**Passage shown**:
Epistemic arrogance is the tendency to overestimate our ability to predict when we’re overconfident in our knowledge. We’re all guilty of epistemic arrogance, but it hits “experts” the hardest.
We’ll cover how epistemic arrogance leads to bad predictions and why more information isn’t always better.
The Scandal of Prediction
Before we dive into epistemic arrogance, let’s look at why predictions are really lies.
With the rapid advance of technology—computer chips, cellular networks, the Internet—it stands to reason that our predictive capabilities too are advancing. But consider how few of these groundbreaking advances in technology were themselves predicted. For example, no one predicted the Internet, and it was more or less ignored when it was created.
(Shortform note: It’s unclear how Taleb defines “predicted.” Plenty of science-fiction writers and cultural commentators anticipated recent technologies like the Internet and augmented and virtual reality.)
It is an inconvenient truth that humans’ predictive capabilities are extremely limited; we are continuously faced with catastrophic or revolutionary events that arrive completely unexpectedly and for which we have no plan. Yet, nevertheless, we maintain that the future is knowable and that we can adequately prepare for it. Taleb calls this tendency the scandal of prediction. But our obvliviousness to the scandal can lead to epistemic arrogance.

**Rows**:
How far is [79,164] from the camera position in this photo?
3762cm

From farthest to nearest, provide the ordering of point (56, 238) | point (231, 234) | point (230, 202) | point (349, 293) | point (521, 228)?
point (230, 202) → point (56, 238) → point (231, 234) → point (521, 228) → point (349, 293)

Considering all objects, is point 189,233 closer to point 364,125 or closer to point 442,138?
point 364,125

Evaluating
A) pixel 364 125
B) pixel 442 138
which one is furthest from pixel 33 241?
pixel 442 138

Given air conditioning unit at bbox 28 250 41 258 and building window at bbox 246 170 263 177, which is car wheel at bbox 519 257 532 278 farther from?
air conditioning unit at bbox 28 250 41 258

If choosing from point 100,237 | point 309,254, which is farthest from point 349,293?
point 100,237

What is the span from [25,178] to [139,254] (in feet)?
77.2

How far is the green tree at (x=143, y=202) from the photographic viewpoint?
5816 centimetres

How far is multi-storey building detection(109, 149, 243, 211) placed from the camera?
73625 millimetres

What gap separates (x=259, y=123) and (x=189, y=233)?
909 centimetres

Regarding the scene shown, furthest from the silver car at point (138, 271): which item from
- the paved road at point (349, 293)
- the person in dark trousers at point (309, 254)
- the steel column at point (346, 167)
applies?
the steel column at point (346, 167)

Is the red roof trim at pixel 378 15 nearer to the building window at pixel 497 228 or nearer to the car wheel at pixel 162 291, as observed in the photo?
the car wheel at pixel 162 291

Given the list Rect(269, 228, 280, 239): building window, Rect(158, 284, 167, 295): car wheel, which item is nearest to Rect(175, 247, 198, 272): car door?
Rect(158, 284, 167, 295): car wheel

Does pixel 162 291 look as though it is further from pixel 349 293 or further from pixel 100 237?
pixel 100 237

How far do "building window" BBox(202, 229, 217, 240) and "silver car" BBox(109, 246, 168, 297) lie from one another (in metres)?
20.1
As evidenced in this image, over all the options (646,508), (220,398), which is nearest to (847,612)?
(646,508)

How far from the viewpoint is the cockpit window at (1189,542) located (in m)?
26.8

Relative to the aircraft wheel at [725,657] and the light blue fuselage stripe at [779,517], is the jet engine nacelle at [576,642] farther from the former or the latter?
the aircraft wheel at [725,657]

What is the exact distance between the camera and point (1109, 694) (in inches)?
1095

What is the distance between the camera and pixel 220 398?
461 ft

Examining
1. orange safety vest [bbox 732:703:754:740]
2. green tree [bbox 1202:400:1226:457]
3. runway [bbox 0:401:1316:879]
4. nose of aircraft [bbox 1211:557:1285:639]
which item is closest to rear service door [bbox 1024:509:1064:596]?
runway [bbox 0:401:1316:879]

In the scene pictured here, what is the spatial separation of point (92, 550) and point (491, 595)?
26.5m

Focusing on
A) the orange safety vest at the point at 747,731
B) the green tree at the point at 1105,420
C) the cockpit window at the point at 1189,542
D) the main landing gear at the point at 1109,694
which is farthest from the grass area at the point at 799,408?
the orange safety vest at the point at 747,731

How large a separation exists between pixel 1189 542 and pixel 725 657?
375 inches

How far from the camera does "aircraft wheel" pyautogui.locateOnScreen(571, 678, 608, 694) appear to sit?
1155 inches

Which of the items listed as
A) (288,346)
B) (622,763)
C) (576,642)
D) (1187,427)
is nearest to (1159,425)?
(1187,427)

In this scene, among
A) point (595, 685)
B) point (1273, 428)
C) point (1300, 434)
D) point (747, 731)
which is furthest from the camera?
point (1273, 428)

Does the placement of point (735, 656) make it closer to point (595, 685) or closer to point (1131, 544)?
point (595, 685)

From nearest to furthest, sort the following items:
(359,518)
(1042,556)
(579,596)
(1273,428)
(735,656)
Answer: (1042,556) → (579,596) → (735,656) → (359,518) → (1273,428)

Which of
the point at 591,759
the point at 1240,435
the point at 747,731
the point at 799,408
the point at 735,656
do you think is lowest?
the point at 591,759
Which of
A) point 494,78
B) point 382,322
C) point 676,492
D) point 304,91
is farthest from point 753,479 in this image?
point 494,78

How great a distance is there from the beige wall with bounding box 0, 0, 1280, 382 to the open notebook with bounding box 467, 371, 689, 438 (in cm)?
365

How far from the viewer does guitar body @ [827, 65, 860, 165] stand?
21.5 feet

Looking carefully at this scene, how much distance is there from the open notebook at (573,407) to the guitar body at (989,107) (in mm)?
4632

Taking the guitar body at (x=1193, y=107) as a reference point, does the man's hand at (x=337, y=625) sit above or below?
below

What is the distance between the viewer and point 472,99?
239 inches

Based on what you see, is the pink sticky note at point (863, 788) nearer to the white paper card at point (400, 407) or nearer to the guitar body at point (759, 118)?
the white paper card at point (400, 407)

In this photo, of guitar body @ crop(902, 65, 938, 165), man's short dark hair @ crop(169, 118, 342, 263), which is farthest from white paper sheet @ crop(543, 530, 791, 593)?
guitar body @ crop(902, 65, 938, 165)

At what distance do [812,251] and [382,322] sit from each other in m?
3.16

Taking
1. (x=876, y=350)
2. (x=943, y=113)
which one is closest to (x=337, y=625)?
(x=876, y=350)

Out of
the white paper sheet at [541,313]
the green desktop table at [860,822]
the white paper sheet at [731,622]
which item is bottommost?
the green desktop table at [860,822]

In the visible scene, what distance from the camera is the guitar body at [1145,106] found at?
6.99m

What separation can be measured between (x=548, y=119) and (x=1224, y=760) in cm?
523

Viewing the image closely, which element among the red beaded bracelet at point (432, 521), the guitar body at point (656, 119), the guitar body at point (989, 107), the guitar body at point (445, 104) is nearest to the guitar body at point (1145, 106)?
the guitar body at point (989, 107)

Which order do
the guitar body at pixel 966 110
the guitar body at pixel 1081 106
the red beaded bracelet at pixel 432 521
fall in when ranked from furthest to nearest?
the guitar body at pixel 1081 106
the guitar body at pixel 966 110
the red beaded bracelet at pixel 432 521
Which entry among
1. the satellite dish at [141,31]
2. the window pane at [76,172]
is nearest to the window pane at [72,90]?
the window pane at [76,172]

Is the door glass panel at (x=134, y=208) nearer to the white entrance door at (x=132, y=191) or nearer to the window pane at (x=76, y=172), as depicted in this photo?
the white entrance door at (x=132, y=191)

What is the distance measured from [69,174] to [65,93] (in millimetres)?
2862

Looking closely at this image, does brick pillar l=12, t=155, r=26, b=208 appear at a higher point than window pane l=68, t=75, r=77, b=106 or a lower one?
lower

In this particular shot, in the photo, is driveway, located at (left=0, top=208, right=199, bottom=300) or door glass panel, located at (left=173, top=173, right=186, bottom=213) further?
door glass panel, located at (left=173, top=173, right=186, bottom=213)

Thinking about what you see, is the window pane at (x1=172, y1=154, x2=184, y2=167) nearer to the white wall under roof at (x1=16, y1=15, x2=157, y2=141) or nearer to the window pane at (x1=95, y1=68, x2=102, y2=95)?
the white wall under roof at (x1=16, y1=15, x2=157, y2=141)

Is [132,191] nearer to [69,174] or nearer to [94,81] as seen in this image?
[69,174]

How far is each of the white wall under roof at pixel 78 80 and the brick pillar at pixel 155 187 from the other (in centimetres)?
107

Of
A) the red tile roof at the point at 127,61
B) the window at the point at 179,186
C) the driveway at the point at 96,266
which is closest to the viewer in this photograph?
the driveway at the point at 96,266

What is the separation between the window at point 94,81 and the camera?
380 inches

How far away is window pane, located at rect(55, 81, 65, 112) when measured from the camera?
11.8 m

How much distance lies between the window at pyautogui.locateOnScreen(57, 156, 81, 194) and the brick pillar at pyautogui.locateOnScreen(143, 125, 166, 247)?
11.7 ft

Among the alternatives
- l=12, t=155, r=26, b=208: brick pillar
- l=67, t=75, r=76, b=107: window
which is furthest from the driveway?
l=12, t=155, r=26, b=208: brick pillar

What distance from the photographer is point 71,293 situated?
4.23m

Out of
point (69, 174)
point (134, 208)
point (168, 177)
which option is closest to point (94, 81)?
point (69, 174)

**Given request 1**: In the passage on epistemic arrogance, what does Taleb call the tendency to believe the future is knowable despite our limited ability to predict?
**Given request 2**: Retype the lines of the listing starting with the line containing "How far away" and going on through the final line of the listing.

**Expected output 1**: The scandal of prediction.

**Expected output 2**:
How far away is window pane, located at rect(55, 81, 65, 112) when measured from the camera?
11.8 m

How much distance lies between the window at pyautogui.locateOnScreen(57, 156, 81, 194) and the brick pillar at pyautogui.locateOnScreen(143, 125, 166, 247)?
11.7 ft

Among the alternatives
- l=12, t=155, r=26, b=208: brick pillar
- l=67, t=75, r=76, b=107: window
which is furthest from the driveway?
l=12, t=155, r=26, b=208: brick pillar

What distance from the photographer is point 71,293 situated?
4.23m

Out of
point (69, 174)
point (134, 208)
point (168, 177)
which option is closest to point (94, 81)?
point (69, 174)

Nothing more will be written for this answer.